Thanks for your advice- it is a bit nerve wracking to be breeding again after last time!

Mellissa X


----------



## BallyshanHorses (4 April 2011)

Melissa,
All of our mares have gone in foal first time with him with no problems even when we got it shipped in from Holland the very first time we used him.He has recently had a son approved here as I am sure you are aware of and has some lovely horses jumping in Europe.This year should be exciting as his 3 yr olds should be out and about for loose jumping etc here and hopefully our two will be put up for some qualifiers in June.Anne Marie and Joe are lovely to deal with as well so you should not have a problem.Good Luck.


----------



## mellissa (4 April 2011)

Thank you Ballyshan that is really great to know!!

I bet you are pleased he is in Ireland now.  His stock certainly do jump carefully from what I have seen- good back end over a fence.

I will follow yours with interest- jolly good luck, I also cannot wait to see your newborns this year. Lissava have been really great and taken their time with me- it is really great to speak to such knowledgable people- it is quite daunting to change tactics with my damline as I am a one horse breeder who is enthusiastic about breeding top class horses.  I need to take as much advice as possible as I need to minimise mistakes, if possible.

Thank you very much and good luck with your young horses.

Mellissa X


----------



## druid (5 April 2011)

Cobra is lovely - I used to work for Lissava and rode him a lot at home; he's completely straight forward and his mind was always on the job. His youngsters were a pleasure to handle too, good attitude and level headed.


----------



## mellissa (6 April 2011)

Thanks guys.  Druid that is really great to know.  My mare was super hot to ride, but having said that her last foal has not taken after her at all- the sire may as well have given birth!  So its good to know he has a good attitude to work.

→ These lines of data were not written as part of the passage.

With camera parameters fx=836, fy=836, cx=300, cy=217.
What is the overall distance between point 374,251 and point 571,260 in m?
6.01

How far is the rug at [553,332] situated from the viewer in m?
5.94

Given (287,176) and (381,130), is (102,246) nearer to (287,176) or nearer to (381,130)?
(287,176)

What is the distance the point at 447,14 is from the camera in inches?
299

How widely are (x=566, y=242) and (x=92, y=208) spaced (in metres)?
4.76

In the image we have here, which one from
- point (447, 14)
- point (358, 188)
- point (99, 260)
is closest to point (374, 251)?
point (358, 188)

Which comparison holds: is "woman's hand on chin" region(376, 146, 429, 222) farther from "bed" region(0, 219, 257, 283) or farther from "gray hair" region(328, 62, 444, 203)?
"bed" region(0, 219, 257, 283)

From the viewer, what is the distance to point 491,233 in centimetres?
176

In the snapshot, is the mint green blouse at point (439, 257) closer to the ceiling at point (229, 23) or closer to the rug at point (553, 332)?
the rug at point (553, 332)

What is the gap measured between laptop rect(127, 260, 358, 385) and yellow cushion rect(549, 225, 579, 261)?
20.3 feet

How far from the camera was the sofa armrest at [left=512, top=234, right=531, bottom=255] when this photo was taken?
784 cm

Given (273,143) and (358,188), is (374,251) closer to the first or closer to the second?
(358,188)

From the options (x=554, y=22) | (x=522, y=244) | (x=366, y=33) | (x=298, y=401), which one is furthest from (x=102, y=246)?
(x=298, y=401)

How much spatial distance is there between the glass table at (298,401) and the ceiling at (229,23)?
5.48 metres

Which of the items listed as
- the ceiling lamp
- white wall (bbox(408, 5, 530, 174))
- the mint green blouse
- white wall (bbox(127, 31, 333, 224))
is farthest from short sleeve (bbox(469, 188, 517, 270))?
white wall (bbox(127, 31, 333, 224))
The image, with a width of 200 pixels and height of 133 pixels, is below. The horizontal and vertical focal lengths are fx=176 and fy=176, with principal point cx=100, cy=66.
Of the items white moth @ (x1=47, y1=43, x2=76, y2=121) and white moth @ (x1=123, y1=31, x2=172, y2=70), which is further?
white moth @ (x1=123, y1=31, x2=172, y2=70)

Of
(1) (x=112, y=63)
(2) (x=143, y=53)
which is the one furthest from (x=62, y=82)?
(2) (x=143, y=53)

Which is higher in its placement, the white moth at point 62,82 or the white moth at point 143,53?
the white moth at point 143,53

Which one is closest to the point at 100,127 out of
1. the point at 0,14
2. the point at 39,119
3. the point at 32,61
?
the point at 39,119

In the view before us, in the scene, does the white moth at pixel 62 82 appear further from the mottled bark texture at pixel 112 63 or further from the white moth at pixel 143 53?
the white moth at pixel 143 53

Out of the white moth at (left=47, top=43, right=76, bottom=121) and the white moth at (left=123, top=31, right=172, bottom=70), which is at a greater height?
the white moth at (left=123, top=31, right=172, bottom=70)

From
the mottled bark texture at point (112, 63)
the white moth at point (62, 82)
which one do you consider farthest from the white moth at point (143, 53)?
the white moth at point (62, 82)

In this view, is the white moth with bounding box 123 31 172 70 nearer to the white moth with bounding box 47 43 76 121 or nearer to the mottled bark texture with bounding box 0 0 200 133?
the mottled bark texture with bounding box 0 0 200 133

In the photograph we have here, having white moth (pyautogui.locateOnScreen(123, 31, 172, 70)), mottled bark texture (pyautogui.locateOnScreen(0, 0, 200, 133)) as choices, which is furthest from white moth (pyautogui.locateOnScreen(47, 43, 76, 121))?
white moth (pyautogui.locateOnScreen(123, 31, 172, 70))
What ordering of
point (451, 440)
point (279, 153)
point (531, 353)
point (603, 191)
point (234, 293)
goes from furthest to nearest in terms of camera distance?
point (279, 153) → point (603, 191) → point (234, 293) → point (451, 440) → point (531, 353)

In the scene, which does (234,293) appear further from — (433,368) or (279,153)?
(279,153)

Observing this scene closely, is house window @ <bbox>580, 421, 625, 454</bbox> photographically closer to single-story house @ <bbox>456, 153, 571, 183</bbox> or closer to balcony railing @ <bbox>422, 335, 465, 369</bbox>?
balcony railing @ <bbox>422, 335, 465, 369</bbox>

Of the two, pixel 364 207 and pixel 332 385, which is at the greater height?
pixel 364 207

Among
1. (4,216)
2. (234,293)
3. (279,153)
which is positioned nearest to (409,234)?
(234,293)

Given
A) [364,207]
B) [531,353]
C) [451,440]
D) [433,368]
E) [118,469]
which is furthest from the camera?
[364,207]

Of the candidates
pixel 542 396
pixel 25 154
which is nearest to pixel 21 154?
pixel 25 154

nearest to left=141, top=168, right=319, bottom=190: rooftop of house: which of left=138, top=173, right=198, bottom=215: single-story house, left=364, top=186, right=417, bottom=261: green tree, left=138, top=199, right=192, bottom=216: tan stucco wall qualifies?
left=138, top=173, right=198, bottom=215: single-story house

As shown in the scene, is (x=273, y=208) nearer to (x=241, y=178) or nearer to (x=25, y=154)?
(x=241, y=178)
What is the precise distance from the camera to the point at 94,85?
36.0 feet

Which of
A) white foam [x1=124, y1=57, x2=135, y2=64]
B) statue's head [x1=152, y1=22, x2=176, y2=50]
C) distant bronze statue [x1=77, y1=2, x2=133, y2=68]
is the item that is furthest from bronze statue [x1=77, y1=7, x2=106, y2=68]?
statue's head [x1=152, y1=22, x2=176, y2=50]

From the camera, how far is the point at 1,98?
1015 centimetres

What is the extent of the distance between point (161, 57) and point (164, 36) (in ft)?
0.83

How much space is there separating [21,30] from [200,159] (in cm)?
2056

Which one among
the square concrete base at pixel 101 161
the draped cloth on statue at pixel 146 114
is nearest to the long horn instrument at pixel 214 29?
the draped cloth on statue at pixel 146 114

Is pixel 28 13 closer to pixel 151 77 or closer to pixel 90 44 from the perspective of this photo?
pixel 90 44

Getting very excited now! 

There is not that much about him in the internet- would love to see him but it would not be easy for us to get there.


----------



## druid (6 April 2011)

mellissa said:



			Thanks guys.  Druid that is really great to know.  My mare was super hot to ride, but having said that her last foal has not taken after her at all- the sire may as well have given birth!  So its good to know he has a good attitude to work.

Getting very excited now! 

There is not that much about him in the internet- would love to see him but it would not be easy for us to get there.
		
Click to expand...

It'd be worth the trip to see the Cobra youngstock they have on the farm


----------



## mellissa (6 April 2011)

druid said:



			It'd be worth the trip to see the Cobra youngstock they have on the farm 

Click to expand...

I have seen some already- the mare is at New Priory stud over here and they have a few.  I particularly like a Cobra x Darco foal there- mare is very similar type to mine.

Mare not ready for semen yet today apparently!


----------



## druid (6 April 2011)

Ah, didn't realise you'd been dealing with Julie - they havesome nice Cobra babies alright


----------



## mellissa (6 April 2011)

Yes they are brilliant at NP!  Look after my mare and foal like they are their own.  And they always have time for me to talk for hours even though they have so many owners.  All a bit exciting. X


----------